/bug-hunter

Adversarial AI bug detection and auto-fix for coding agents
Multi-agent pipeline that finds security vulnerabilities, logic errors, and runtime bugs — then fixes them autonomously on a safe branch.

Why Bug Hunter?

LLMs are sycophantic code reviewers. Ask one to find bugs and it over-reports. Ask it to verify those bugs and it agrees with itself. The result: noise, false positives, wasted time.

Bug Hunter solves this by pitting multiple AI agents against each other in isolated contexts. Each agent has competing incentives — adversarial tension that produces high-fidelity bug reports with minimal false positives.

Unlike traditional static analysis tools, Bug Hunter understands runtime behavior, cross-file dependencies, and framework-specific patterns. It catches the bugs that linters miss.

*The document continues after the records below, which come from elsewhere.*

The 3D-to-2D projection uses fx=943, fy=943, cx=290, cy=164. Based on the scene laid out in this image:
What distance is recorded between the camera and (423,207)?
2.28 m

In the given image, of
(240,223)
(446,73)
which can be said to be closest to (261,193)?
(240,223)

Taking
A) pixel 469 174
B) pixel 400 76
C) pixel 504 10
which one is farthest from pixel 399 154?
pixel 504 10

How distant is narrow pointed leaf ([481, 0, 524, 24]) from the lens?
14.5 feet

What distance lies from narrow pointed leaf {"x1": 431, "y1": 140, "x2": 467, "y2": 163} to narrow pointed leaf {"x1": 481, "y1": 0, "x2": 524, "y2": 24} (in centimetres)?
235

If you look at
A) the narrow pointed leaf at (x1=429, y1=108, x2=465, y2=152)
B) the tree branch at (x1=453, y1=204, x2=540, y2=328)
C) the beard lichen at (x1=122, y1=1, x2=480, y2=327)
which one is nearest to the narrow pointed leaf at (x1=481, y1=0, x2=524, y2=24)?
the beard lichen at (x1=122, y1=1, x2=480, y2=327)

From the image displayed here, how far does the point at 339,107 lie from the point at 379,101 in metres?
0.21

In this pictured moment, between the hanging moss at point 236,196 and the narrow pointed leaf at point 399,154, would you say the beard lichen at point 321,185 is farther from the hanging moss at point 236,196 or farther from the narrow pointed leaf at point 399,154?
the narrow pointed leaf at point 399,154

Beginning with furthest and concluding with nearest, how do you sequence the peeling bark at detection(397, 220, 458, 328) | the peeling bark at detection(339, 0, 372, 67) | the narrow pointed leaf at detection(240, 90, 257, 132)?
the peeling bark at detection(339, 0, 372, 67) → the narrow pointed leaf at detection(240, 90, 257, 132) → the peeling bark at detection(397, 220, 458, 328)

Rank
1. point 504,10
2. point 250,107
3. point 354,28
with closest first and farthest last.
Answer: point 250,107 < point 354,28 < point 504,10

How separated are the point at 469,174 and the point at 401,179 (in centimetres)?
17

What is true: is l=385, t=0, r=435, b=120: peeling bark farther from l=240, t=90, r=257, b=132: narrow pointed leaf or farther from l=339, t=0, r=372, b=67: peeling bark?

How Adversarial Bug Detection Works

Phase 1 — Find and Verify Bugs

                    +-- Hunter-A (Security lens) --+       +-- Skeptic-A (cluster 1) --+
Recon (map) ------->|                              |-- merge ->|                          |-- merge --> Referee
                    +-- Hunter-B (Logic lens)    --+       +-- Skeptic-B (cluster 2) --+

Step	Agent	What it does	Scoring incentive
1	Recon	Maps codebase architecture, identifies trust boundaries, computes context budget	Accurate risk map = better Hunter coverage
2	Hunters	Dual-lens scan (security + logic) with mandatory security checklist per file	+1/+5/+10 per real bug. -3 per false positive
3	Skeptics	Adversarially challenge every finding, verify claims against real docs via Context7	+points for disproving false positives. -2x penalty for wrongly dismissing real bugs
4	Referee	Reads code independently, spot-checks evidence quotes, makes final verdicts	Symmetric +1/-1 scoring. Ground truth framing

Every agent runs in completely isolated context — they cannot see each other's reasoning, only structured findings. This prevents anchoring bias and forces independent verification.

Phase 2 — Auto-Fix and Verify

                  +-- Fixer-A (worktree 1) --+
Git branch ------>|                          |-- merge --> Test diff --> Report
                  +-- Fixer-B (worktree 2) --+

Step	Agent	What it does
5	Fixers	Apply minimal surgical fixes in isolated git worktrees, one checkpoint commit per bug
6	Verify	Run test suite, diff against baseline, auto-revert any fix that introduces regressions
7	Re-scan	Lightweight Hunter scans only changed lines to catch fixer-introduced bugs

Each fix is an individual commit that can be reverted independently. Failed fixes are auto-reverted — the codebase stays clean.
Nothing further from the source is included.